Presidency 'scoops' M&G

2009-12-03 22:06

Johannesburg - The Mail & Guardian newspaper has criticised the presidency for releasing a statement on an exclusive story on its front page on Friday.

"By effectively breaking our story in advance, and robbing us of exclusivity, the presidency has damaged the relationship of trust that we had developed with officials there," said M&G editor-in-chief, Nic Dawes in a statement.

The presidency issued a statement on Thursday, saying President Jacob Zuma was not using taxpayer's money to foot the bill for an expansion to his Nkandla homestead.

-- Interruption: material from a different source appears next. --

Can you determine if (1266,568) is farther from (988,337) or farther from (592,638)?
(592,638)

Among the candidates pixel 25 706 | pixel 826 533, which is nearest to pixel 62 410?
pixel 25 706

The M&G said this followed an attempt to obtain comment from the presidency about the construction, giving it a fair chance to respond.

The statement was issued late on Thursday afternoon, just before the paper's deadline.

The M&G said it was a "clear attempt to limit the impact" of the story.

The paper discovered the construction work during a visit to Nkandla at the weekend and had established details of large new houses, a clinic and helipad being built.


It approached both the presidency and the public works department for comment. The former refused to respond and the latter "untruthfully insisted" that no building was underway.

"Competition is an important part of a vibrant media landscape, and the drive to secure scoops is an important energising factor in our constitutionally prescribed work. Skilled communicators understand this, and realise that they need to be able to work with us.

"If government communicators make it impossible for us to trust them with basic courtesy, we will struggle to share information with them, and two things will suffer: their ability to shape our opinions, and the willingness of journalists to seek all sides of every story.

"Ultimately, that is bad for democracy," Dawes said.

The presidency, in its statement, said the renovations which government was paying for was in line with the security and medical requirements afforded to heads of state.

These alterations were taking place outside the perimeter of the Zuma household, said spokesman Vincent Magwenya.

Construction of accommodation for Zuma's security staff, a helipad and a clinic would be paid for by the government.

"The Presidency is fully aware of the need to separate public from private expenditure.


"The demarcation at Nkandla is very clear, and there can be no reason to confuse the private construction work in the Zuma household and the state facilities that will be constructed outside the perimeter."

The Zuma family and not the taxpayer was footing the bill for the expansion of the residence.

"We urge the media to leave the family alone to conduct its business, and reject any insinuation that there could be any untoward abuse of state resources by the president or his family," he said, adding that plans to expand were made before the elections.

"No government funding will be utilised for the construction work. This is a private matter which should be left to the family," Magwenya said.